Parses a base64 encoded video to a tf.Tensor.

Used to read a video sent through a post request

Parameters:

Name Type Description Default
video_encoded _type_

base64 video encoded. This would be equivalent to:

with open(video_path, "rb") as video_file: text = base64.b64encode(video_file.read()) video_encoded = base64.b64decode(text)

required

Returns:

Type Description
tf.Tensor

tf.Tensor: Video as tf.Tensor. Returns the same object that would be obtained from load_video_tf.

Source code in movinets_helper/utils.py
def parse_video_from_bytes(video_encoded: bytes) -> tf.Tensor:
    """Parses a base64 encoded video to a tf.Tensor.

    Used to read a video sent through a post request

    Args:
        video_encoded (_type_): base64 video encoded.
            This would be equivalent to:

            >>> with open(video_path, "rb") as video_file:
            >>>    text = base64.b64encode(video_file.read())
            >>>    video_encoded = base64.b64decode(text)


    Returns:
        tf.Tensor: Video as tf.Tensor.
            Returns the same object that would be obtained from load_video_tf.
    """
    return tfio.experimental.ffmpeg.decode_video(base64.b64decode(video_encoded))

predict_top_k(model, video, k=5, label_map=tf.constant(['']))

Outputs the top k model labels and probabilities on the given video.

Parameters:

Name Type Description Default
model _type_

description

required
video _type_

description

required
k int

description.

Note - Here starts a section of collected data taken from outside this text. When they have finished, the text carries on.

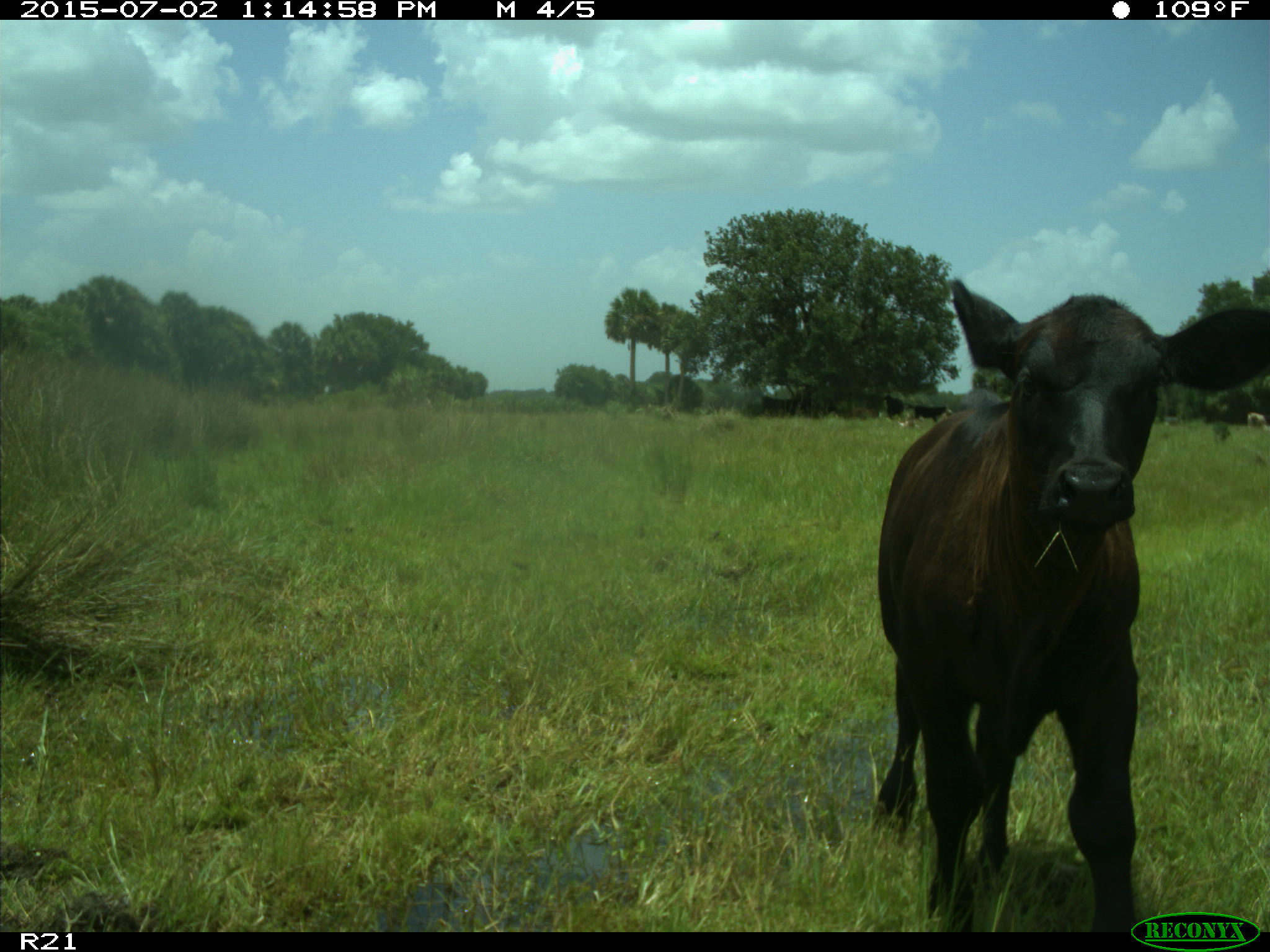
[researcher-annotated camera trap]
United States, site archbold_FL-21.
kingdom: Animalia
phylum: Chordata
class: Mammalia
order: Artiodactyla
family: Bovidae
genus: Bos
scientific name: Bos taurus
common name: domestic cow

Defaults to 5.

5
label_map _type_

description. Defaults to tf.constant([""]).

tf.constant([''])

Returns:

Name Type Description
_type_

description

Source code in movinets_helper/utils.py
def predict_top_k(model, video, k=5, label_map=tf.constant([""])):
    """Outputs the top k model labels and probabilities on the given video.

    Args:
        model (_type_): _description_
        video (_type_): _description_
        k (int, optional): _description_. Defaults to 5.
        label_map (_type_, optional): _description_. Defaults to tf.constant([""]).

    Returns:
        _type_: _description_
    """
    outputs = model.predict(video[tf.newaxis])[0]
    probs = tf.nn.softmax(outputs)
    return get_top_k(probs, k=k, label_map=label_map)

prepare_to_predict(video, resolution=224)

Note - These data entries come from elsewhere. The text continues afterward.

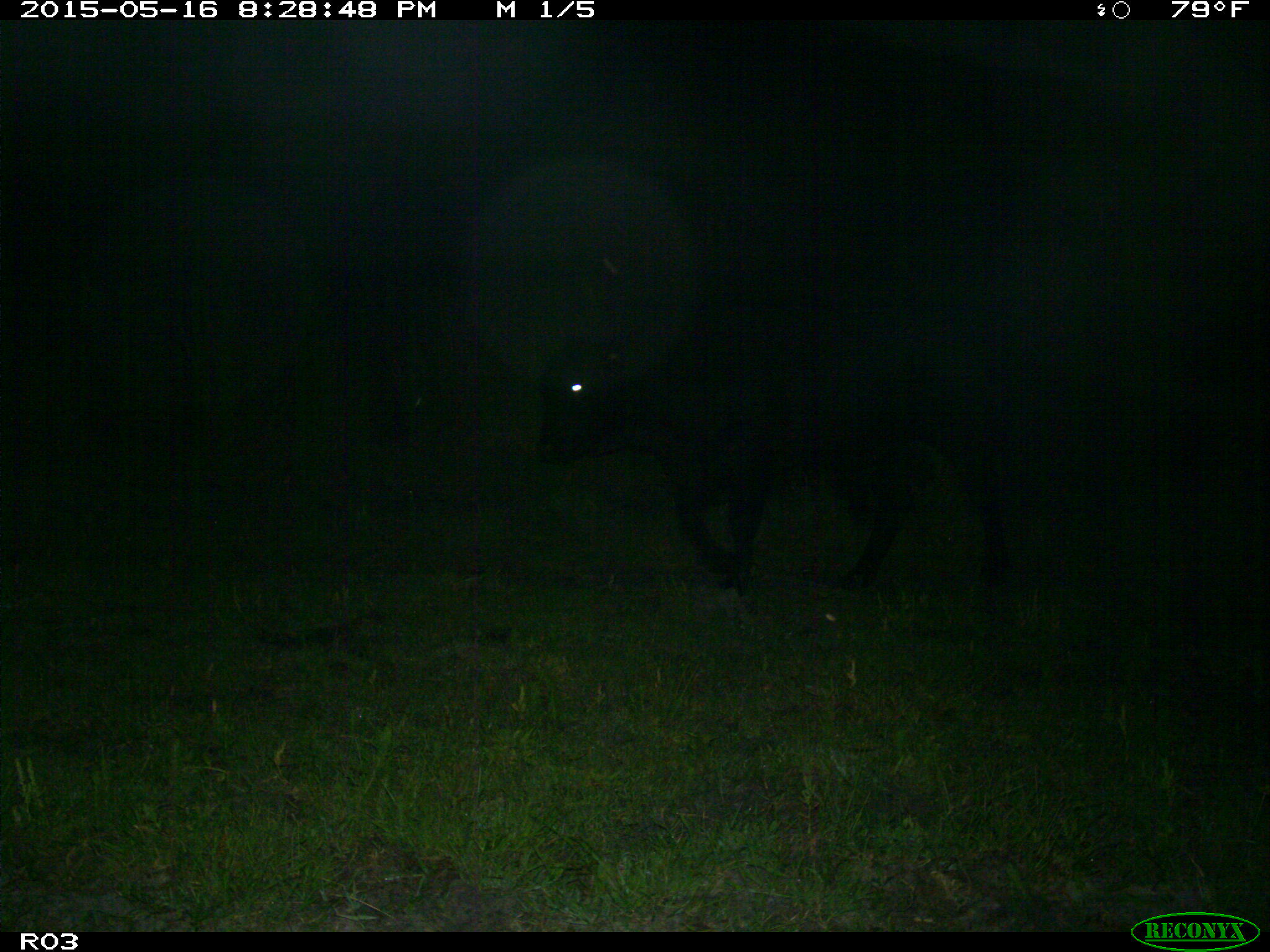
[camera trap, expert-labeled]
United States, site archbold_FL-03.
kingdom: Animalia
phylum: Chordata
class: Mammalia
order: Artiodactyla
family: Bovidae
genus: Bos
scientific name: Bos taurus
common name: domestic cow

Adds a dimension to a video (and possibly resizes to the wanted resolution)

The model expects the videos with 5 dimensions. When a video was loaded with load_video_tf it will have only the 4 dimension expected, which would represent the batch size during training.

Parameters:

Name Type Description Default
video tf.Tensor

video as tf.Tensor, maybe loaded with load_video_tf.

required
resolution int

If is different from None, resizes the video, to the expected resolution of the model. If set to None, doesn't do anything. Defaults to 224 (expected shape for a2 model).

224

Returns:

Type Description
tf.Tensor

tf.Tensor: video ready to be passed to model.predict(video)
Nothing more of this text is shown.